■ GIVEN RECORDS ■
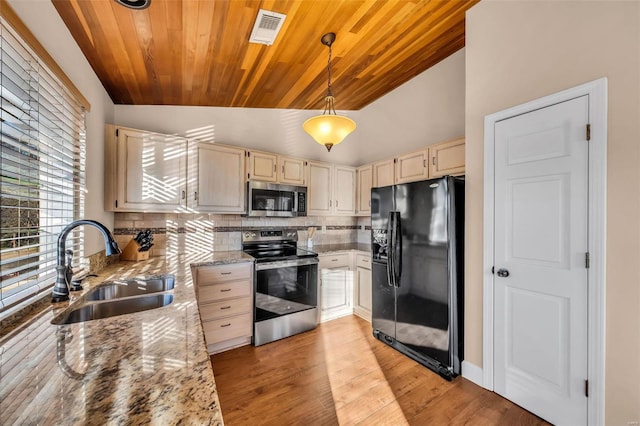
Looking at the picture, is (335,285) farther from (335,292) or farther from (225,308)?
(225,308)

...

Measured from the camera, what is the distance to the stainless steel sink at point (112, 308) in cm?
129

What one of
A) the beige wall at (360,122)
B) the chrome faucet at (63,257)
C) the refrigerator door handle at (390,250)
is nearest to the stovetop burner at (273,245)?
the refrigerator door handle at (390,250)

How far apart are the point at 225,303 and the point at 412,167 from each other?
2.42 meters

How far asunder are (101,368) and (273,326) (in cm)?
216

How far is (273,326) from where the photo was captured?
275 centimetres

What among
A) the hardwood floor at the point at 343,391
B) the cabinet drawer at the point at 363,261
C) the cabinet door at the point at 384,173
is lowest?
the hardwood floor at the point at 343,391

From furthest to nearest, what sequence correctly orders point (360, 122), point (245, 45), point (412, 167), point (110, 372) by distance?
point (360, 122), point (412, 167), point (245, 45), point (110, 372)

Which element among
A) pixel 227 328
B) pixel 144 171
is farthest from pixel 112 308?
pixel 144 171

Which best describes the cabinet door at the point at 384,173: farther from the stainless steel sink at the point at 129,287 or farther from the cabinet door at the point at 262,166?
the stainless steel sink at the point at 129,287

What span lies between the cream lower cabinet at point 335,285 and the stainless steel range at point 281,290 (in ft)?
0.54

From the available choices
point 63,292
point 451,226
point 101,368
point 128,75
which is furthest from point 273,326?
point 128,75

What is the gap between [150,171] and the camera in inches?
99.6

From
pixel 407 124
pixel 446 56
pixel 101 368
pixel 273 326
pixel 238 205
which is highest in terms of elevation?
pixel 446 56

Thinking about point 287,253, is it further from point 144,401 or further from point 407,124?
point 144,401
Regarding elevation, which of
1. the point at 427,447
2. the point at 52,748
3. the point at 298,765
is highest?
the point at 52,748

■ WRITTEN INSTRUCTION ■
Arrange everything in the data above, from the line containing "How far apart" down to the line containing "275 centimetres", as a numbered list, with both of those lines included and blank lines omitted.

■ ANSWER BELOW ■
1. How far apart are the point at 225,303 and the point at 412,167 from each other?
2. 2.42 meters
3. How far asunder are (101,368) and (273,326) (in cm)?
4. 216
5. How far is (273,326) from where the photo was captured?
6. 275 centimetres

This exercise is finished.